Records for the task
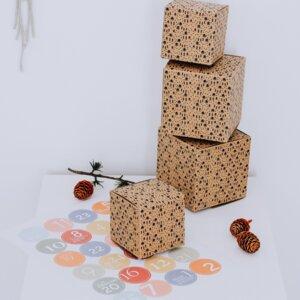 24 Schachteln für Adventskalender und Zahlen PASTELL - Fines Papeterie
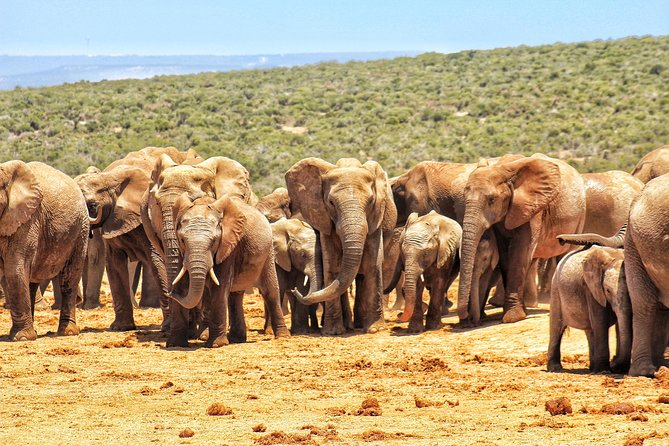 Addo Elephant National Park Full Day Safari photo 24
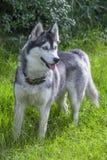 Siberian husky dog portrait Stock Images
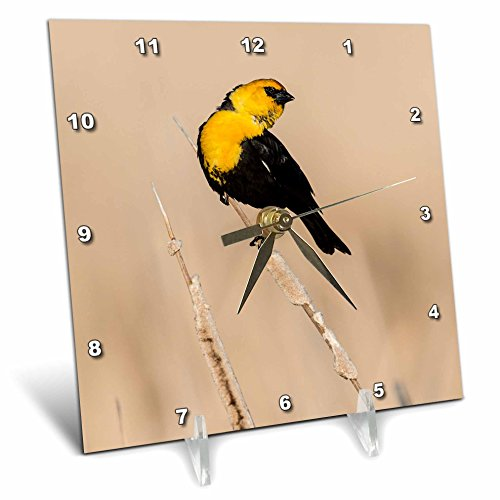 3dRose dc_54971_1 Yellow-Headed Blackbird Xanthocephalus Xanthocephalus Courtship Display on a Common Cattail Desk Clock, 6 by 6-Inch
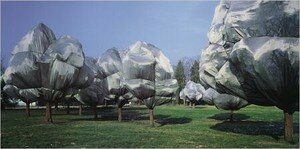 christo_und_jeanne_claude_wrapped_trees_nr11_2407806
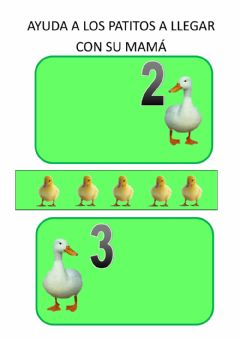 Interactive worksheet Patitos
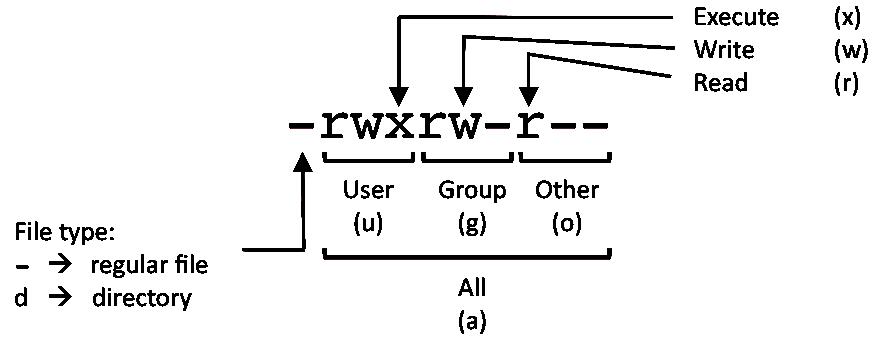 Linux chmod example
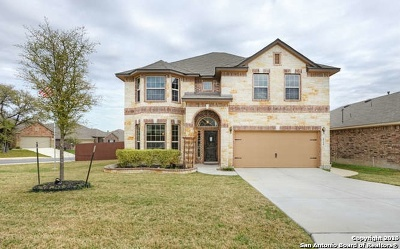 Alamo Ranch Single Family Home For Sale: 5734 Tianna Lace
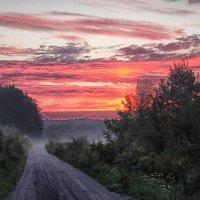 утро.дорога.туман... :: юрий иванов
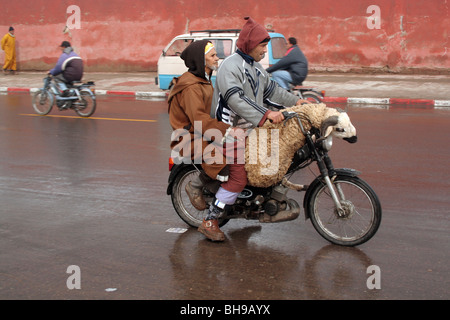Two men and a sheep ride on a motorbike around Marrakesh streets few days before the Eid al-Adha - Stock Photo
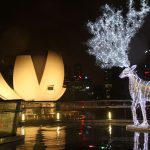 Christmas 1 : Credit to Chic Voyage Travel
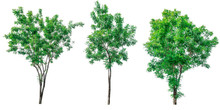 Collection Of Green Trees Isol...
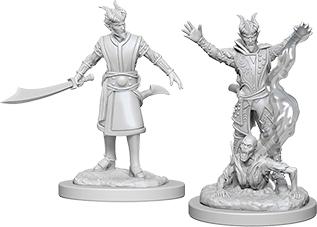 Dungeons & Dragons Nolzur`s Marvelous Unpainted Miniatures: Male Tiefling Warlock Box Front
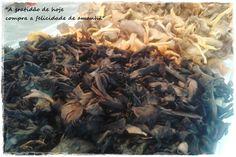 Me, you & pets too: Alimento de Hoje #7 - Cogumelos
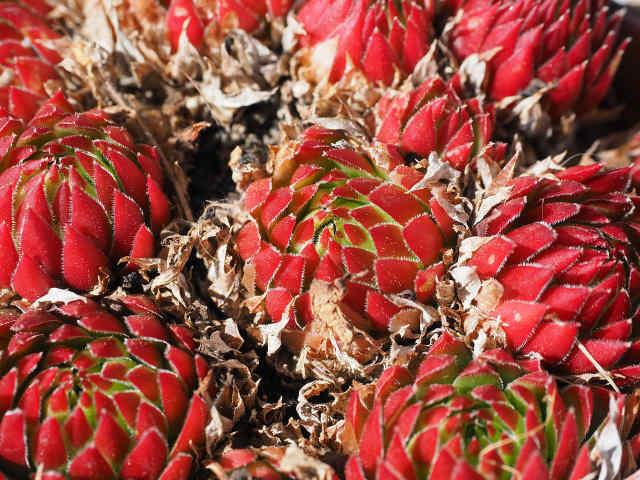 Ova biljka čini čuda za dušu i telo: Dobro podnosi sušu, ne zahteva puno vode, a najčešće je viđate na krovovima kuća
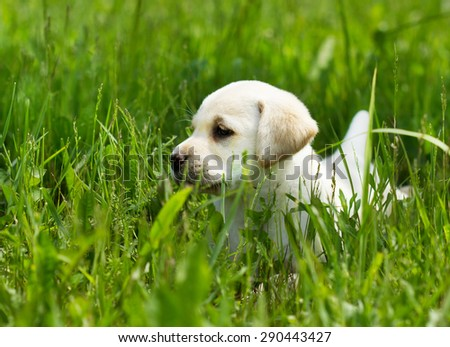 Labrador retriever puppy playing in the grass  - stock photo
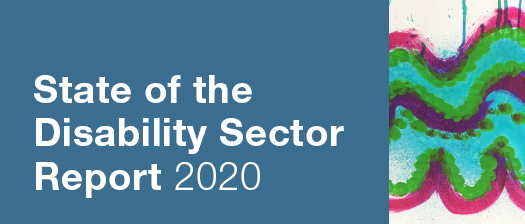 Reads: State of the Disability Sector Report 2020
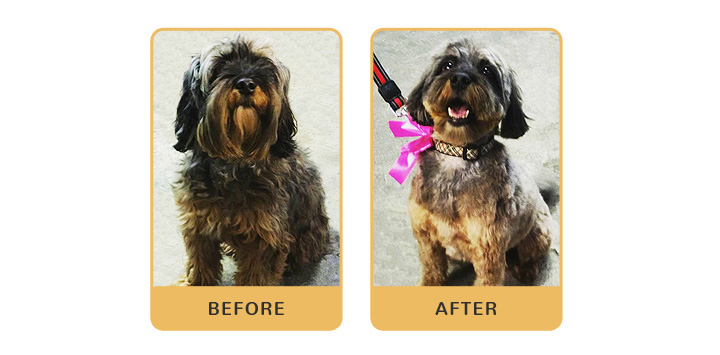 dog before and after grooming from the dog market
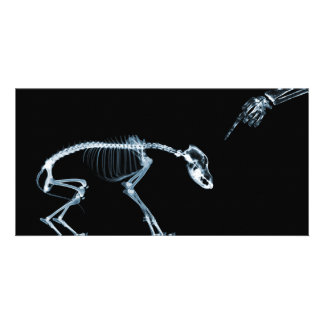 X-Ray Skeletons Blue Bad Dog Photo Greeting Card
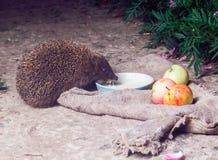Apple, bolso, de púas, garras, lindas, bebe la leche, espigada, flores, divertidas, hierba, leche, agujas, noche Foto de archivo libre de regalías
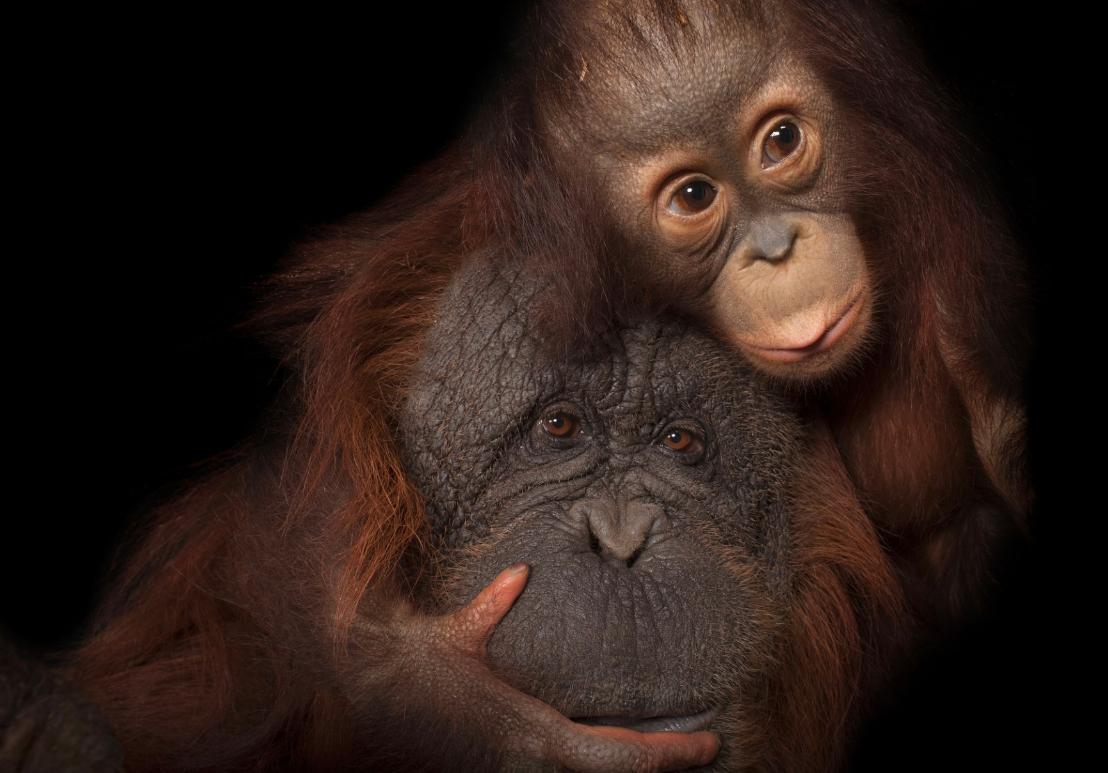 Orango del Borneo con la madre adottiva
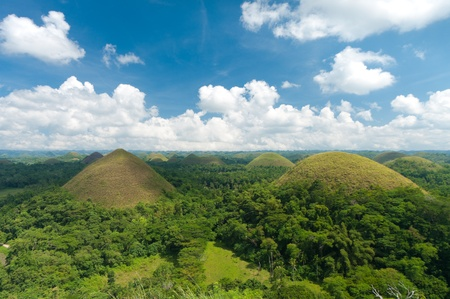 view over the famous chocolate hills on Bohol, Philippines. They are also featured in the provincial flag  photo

Assigned task
Every line from the one holding "Dungeons & Dragons" through the last line of the entries above, and nothing else, is to be restated word for word. Pictures stay out.

Final answer
 Dungeons & Dragons Nolzur`s Marvelous Unpainted Miniatures: Male Tiefling Warlock Box Front
 Me, you & pets too: Alimento de Hoje #7 - Cogumelos
 Ova biljka čini čuda za dušu i telo: Dobro podnosi sušu, ne zahteva puno vode, a najčešće je viđate na krovovima kuća
 Labrador retriever puppy playing in the grass  - stock photo
 Reads: State of the Disability Sector Report 2020
 dog before and after grooming from the dog market
 X-Ray Skeletons Blue Bad Dog Photo Greeting Card
Apple, bolso, de púas, garras, lindas, bebe la leche, espigada, flores, divertidas, hierba, leche, agujas, noche Foto de archivo libre de regalías
 Orango del Borneo con la madre adottiva
 view over the famous chocolate hills on Bohol, Philippines. They are also featured in the provincial flag  photo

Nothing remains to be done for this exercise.